● **What you should do**: Summarize the post in two sentences.

++++ Reading text

If you would please read this, tell me if you think I might be right, and offer suggestions for what to do!
I'm 34, he's 42, married for almost 10 years, dated for 2 yrs before that. We have 2 daughters.
1.During dating he wasn't super interested in s*x, but seemed "normal" (whatever that is!). In marriage, s*x became less & less frequent, at his desire, not mine. By less frequent, I mean about two to six times per YEAR. When we finally do, it seems "normal" - again, whatever "normal" is. He usually apologizes that it's been so long, promises to be better in the future.
2.He generally represses feelings and emotions. He's difficult to "read." He's not very sensitive to social nuances, either. He's squeamish about body functions (s*x, bathroom stuff, and oh my, when I had babies, that almost undid him!). Now, he's also squeamish about foods, too, so this may be totally unrelated.
3.He dislikes being touched. If I sit next to him and rest a hand on his thigh, he'll wait a few minutes, squeeze my hand and put it back in my own lap. He pushes away from hugs after just a second or two, does not tolerate much touching or cuddling from the kids.

++++++++
++++ Dataset excerpt

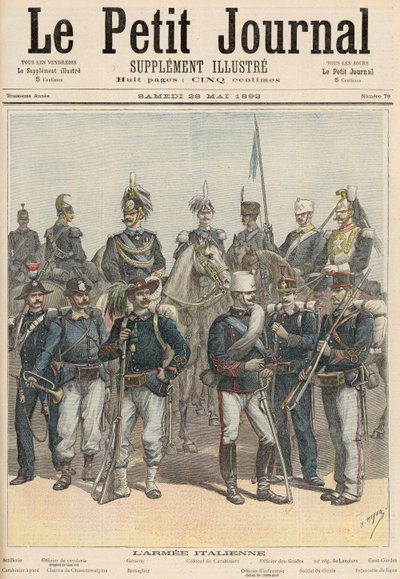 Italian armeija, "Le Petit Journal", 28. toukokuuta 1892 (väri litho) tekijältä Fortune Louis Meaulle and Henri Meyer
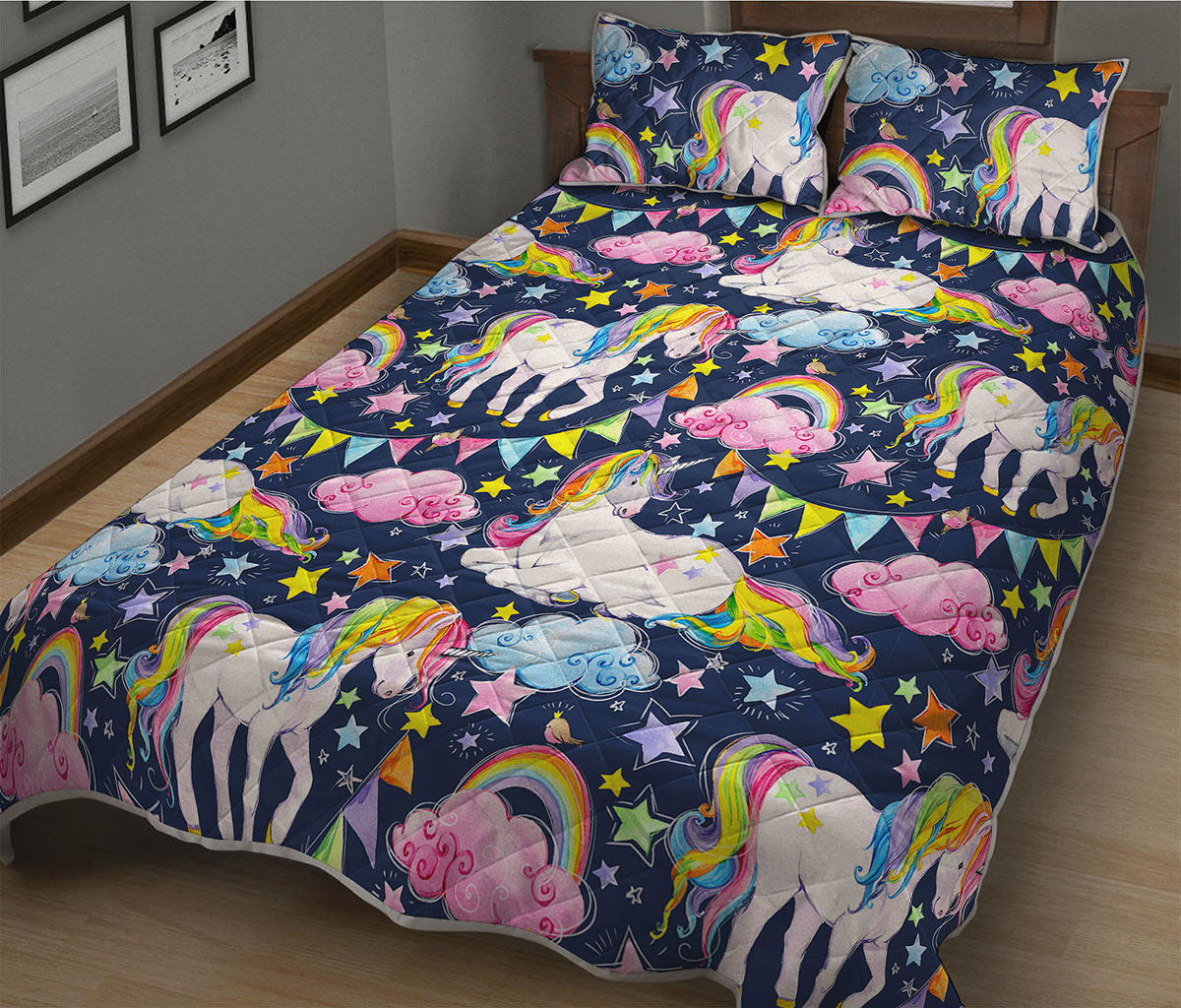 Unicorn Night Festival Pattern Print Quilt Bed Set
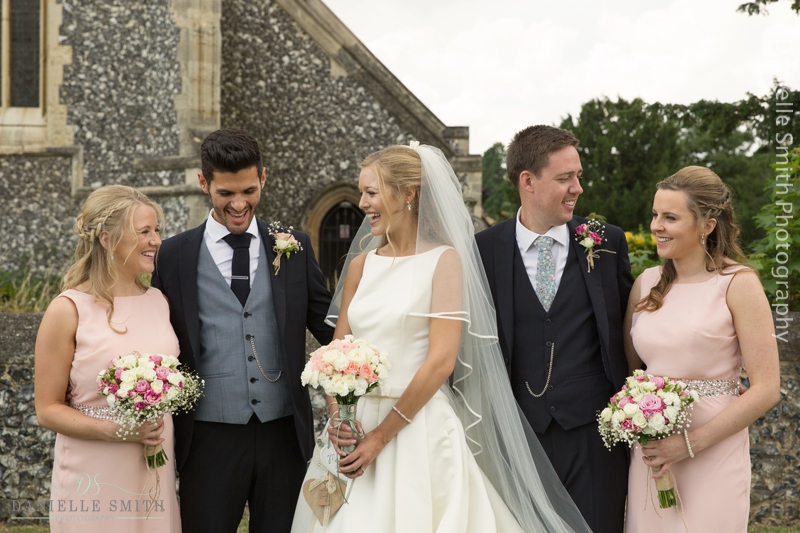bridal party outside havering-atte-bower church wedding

++++++++

● **Answer below**: The writer, 34, has been married almost 10 years to a 42-year-old man, with whom they have 2 daughters, and says that at his choice sex has dropped to about two to six times a year, after which he apologizes and promises to do better. He also represses his feelings, is squeamish about body functions and foods, and dislikes being touched, pulling away from hugs and putting the writer's hand back after a few minutes.